I assume the final batch size is smaller than 16 samples? If so, could you check the shape, since the reproduction code snippet claims the data tensor would still have a batch size of 16?

tlim · March 19, 2021, 7:47am

I checked the shape, the last batch is size 3 (others are 16). Typically, it still should work right (the batch size difference is to be expected for a lot of projects)?

ptrblck · March 19, 2021, 8:49am

Yes, it should work, but unfortunately doesn’t guarantee that cudnn might not hit an internal error.
Are you able to reproduce the issue by running the code snippet from the error message using this batch size? If so, which GPU are you using?

tlim · March 19, 2021, 9:07am

Code snippet does not return any error.

GPU: GTX 2080 , GTX 1080 (Tried on both)

I used ImageFolder before (dataset provided by PyTorch) and I have never face this issue, not too sure what is causing it now.

ptrblck · March 19, 2021, 7:46pm

Thanks for the update. Would it be possible to provide the model definition, so that we could try to reproduce this issue?
I don’t think it’s related to the dataset, but might be an internal cudnn error.

tlim · March 22, 2021, 1:01am

from torchvision import models

device = torch.device("cuda" if torch.cuda.is_available() else "cpu")
model = models.resnet18(pretrained=True) 

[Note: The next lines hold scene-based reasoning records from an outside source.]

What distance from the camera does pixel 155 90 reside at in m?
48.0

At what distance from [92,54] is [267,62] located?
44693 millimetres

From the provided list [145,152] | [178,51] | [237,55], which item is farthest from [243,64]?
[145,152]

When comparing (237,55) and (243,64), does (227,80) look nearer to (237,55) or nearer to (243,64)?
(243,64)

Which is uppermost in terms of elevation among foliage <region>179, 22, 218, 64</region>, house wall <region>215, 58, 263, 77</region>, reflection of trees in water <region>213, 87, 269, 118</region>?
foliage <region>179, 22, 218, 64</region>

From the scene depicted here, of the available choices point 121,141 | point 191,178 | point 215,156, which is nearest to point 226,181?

feature_extraction = False
if feature_extraction:
    for param in model.parameters():
        param.requires_grad = False

num_ftrs = model.fc.in_features
model.fc = nn.Linear(num_ftrs, len(labels))
model.to(device)

ptrblck · March 22, 2021, 4:15am

Thanks for the code!
I cannot reproduce the cudnn issue on a 2080 using the 1.8.0+CUDA10.2+cudnn7.6.5 and 1.8.0+CUDA11.1+cudnn8.0.5 conda binaries for all shapes in [1, 32]:

for bs in torch.arange(1, 33):
    x = torch.randn(bs, 3, 224, 224, device=device)
    out = model(x)
    print(out.device)
    print(out.shape)

tlim · March 22, 2021, 9:24am

I can run your script without any error, not too sure what is causing my error from my own Dataset/DataLoader previously.

*Updated Pytorch, I cannot reproduce the error.

tlim · March 23, 2021, 2:12am

funnily enough, next day I restarted the Jupyter notebook kernel and set drop_last=False and the same issue came back.

If anyone is having the same problem, please share.